Reputation: 47
I have a dataframe (df) in Python with a few features but I'm going to work with Age
and Age_Mean
columns.
In Age
column, there are several null
values. I would like to replace those null values with the same index from Age_Mean
column.
Here is the code I used:
for i in df:
if df['Age'].isnull().iloc[i] == True:
df['Age'].iloc[i] == df['Age_Mean'].iloc[i]
This is my error message:
KeyError: 'the label [Age] is not in the [index]'
Please let me know what is wrong with this code.
Upvotes: 2
Views: 82
Reputation: 4264
The statement for i in df
will iterate through the column name. Let's take an example to understand this better:
df = pd.DataFrame({"Age":np.array([2,3,np.nan,8,np.nan]),"Age_mean":np.array([2,5,9,2,1])})
df
so the data frame will look like this:
Age Age_mean
0 2.0 2
1 3.0 5
2 NaN 9
3 8.0 2
4 NaN 1
Now lets see what the for loop will iterate over:
for i in df:
print(i)
OUTPUT
Age
Age_mean
And now when you try to execute df['Age'].isnull().iloc[i]

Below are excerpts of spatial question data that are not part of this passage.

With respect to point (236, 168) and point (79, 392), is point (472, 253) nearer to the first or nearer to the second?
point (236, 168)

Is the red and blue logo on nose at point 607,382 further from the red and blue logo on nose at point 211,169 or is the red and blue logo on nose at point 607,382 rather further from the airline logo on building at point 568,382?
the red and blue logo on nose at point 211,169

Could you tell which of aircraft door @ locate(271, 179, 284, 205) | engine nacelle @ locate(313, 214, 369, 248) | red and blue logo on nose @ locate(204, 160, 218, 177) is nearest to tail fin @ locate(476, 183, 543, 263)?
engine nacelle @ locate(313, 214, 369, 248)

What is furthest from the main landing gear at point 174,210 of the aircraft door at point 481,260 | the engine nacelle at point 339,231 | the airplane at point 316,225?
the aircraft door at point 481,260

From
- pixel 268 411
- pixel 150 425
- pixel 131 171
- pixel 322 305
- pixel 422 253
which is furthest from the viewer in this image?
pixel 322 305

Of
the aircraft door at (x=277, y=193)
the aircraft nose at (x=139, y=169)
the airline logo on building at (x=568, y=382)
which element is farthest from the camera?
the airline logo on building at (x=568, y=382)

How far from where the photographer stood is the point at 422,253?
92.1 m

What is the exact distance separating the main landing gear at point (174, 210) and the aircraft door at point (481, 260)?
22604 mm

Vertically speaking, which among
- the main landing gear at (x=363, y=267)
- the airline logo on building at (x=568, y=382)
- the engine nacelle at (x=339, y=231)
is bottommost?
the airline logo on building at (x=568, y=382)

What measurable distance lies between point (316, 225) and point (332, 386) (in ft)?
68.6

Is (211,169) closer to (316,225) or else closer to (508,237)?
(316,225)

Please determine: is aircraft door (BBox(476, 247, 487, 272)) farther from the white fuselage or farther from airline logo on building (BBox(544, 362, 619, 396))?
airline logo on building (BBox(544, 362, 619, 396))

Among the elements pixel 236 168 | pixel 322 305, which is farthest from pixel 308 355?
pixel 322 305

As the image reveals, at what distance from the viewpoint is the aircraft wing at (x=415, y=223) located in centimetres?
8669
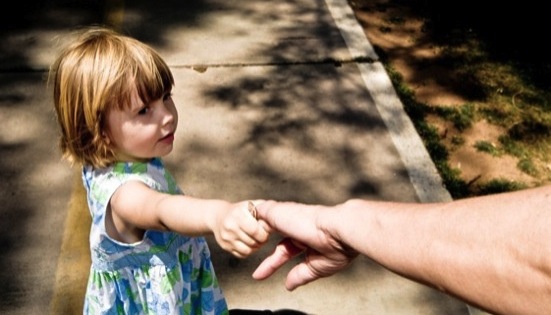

it is going to throw an error because the value of i
will be Age
in this case.
PROPOSED SOLUTION:
We can do this without a for loop as shown below:
nan_index = df['Age'].index[df['Age'].apply(np.isnan)]
df.loc[nan_index,"Age"] = df.loc[nan_index,"Age_mean"]
The first line is going to return the indices of the rows for which the value of Age
is NaN
. Once we know that we just to replace those with the value in the column Age_mean
which is done by the second statement.
OUTPUT
Age Age_mean
0 2.0 2
1 3.0 5
2 9.0 9
3 8.0 2
4 1.0 1
Upvotes: 2